Genome-scale approaches for discovering novel nonconventional splicing substrates of the Ire1 nuclease
1 Howard Hughes Medical Institute and Department of Biochemistry and Biophysics, University of California at San Francisco, San Francisco, CA 94143-2200, USA
2 Current address: Division of Biology, Section of Molecular Biology, University of California at San Diego, La Jolla, CA 92093-0366, USA
3 Current address: Lawrence Berkeley National Laboratory, Life Sciences Division, 1 Cyclotron Road, Berkeley, CA 94720, USA
Genome Biology 2004, 6:R3 doi:10.1186/gb-2004-6-1-r3Published: 22 December 2004
The unfolded protein response (UPR) allows intracellular feedback regulation that adjusts the protein-folding capacity of the endoplasmic reticulum (ER) according to need. The signal from the ER lumen is transmitted by the ER-transmembrane kinase Ire1, which upon activation displays a site-specific endoribonuclease activity. Endonucleolytic cleavage of the intron from the HAC1 mRNA (encoding a UPR-specific transcription factor) is the first step in a nonconventional mRNA splicing pathway; the released exons are then joined by tRNA ligase. Because only the spliced mRNA is translated, splicing is the key regulatory step of the UPR.
We developed methods to search for additional mRNA substrates of Ire1p in three independent lines of genome-wide analysis. These methods exploited the well characterized enzymology and genetics of the UPR and the yeast genome sequence in conjunction with microarray-based detection. Each method successfully identified HAC1 mRNA as a substrate according to three criteria: HAC1 mRNA is selectively cleaved in vitro by Ire1; the HAC1 mRNA sequence contains two predicted Ire1 cleavage sites; and HAC1 mRNA is selectively degraded in tRNA ligase mutant cells.

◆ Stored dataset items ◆
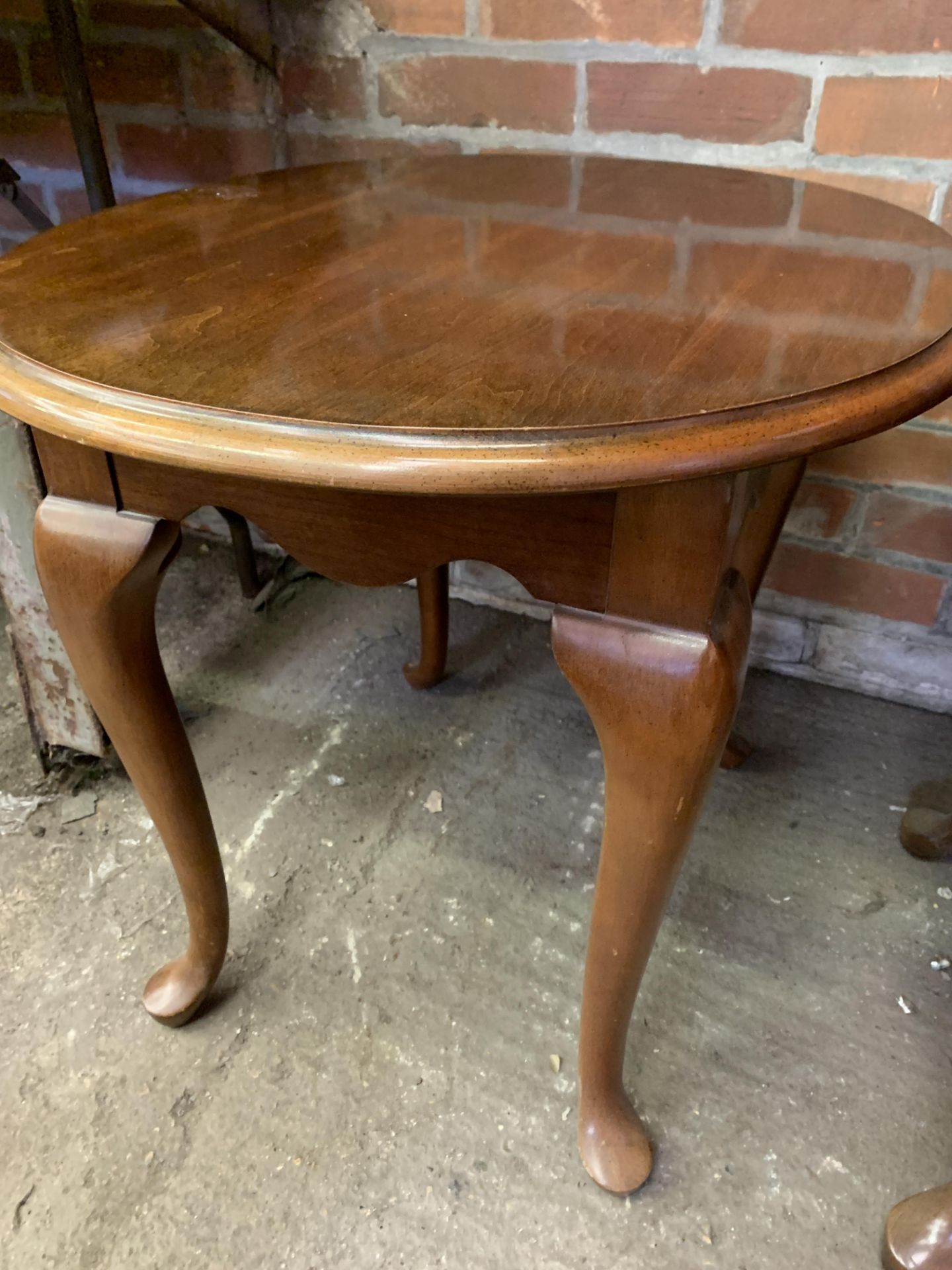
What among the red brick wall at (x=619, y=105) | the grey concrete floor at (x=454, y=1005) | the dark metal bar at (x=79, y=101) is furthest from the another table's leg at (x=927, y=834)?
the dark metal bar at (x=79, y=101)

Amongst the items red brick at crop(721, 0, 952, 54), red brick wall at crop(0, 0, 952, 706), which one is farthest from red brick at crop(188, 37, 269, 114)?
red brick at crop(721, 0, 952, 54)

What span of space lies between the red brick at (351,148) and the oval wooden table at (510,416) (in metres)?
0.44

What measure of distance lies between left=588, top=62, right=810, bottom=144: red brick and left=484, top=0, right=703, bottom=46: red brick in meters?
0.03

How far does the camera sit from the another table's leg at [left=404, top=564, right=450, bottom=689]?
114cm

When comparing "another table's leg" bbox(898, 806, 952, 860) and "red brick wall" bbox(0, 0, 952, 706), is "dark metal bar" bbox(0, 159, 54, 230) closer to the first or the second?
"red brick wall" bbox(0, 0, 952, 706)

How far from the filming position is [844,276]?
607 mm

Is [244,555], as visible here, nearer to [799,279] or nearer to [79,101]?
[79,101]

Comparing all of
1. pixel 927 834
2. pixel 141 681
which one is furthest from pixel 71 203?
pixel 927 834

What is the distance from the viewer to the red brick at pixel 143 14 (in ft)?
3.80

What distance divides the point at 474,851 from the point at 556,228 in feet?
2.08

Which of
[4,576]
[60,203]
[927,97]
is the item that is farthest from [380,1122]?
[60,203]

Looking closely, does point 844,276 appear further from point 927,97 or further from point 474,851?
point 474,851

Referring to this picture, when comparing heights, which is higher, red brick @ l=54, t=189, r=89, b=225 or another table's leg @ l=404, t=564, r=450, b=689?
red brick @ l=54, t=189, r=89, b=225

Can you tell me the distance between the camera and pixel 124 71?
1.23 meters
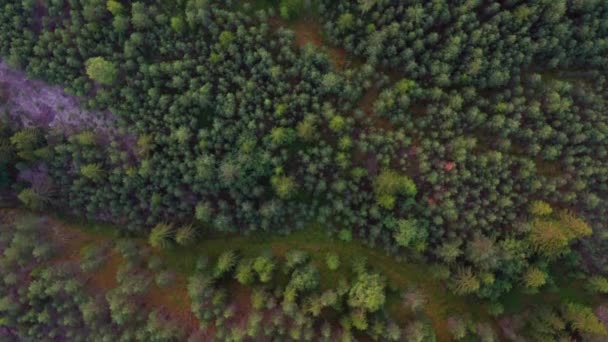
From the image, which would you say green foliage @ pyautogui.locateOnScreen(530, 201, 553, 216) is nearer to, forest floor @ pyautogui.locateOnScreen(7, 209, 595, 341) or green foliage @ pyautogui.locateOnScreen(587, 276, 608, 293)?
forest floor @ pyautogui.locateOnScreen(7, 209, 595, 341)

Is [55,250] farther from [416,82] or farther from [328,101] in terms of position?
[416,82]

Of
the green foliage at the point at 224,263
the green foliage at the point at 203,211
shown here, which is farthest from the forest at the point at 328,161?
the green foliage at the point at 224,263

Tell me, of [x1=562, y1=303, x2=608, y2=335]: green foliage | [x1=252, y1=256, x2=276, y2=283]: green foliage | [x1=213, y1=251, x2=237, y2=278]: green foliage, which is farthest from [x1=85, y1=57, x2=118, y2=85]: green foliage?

◆ Exercises ◆
• A. Reproduce the portion of the Ire1 abstract that begins at the words "We developed methods" and stops after "ligase mutant cells.".
• B. In the Ire1 abstract, what joins the exons released after the intron is cleaved from the HAC1 mRNA?

◆ Task-by-task results ◆
• A.
We developed methods to search for additional mRNA substrates of Ire1p in three independent lines of genome-wide analysis. These methods exploited the well characterized enzymology and genetics of the UPR and the yeast genome sequence in conjunction with microarray-based detection. Each method successfully identified HAC1 mRNA as a substrate according to three criteria: HAC1 mRNA is selectively cleaved in vitro by Ire1; the HAC1 mRNA sequence contains two predicted Ire1 cleavage sites; and HAC1 mRNA is selectively degraded in tRNA ligase mutant cells.

• B. tRNA ligase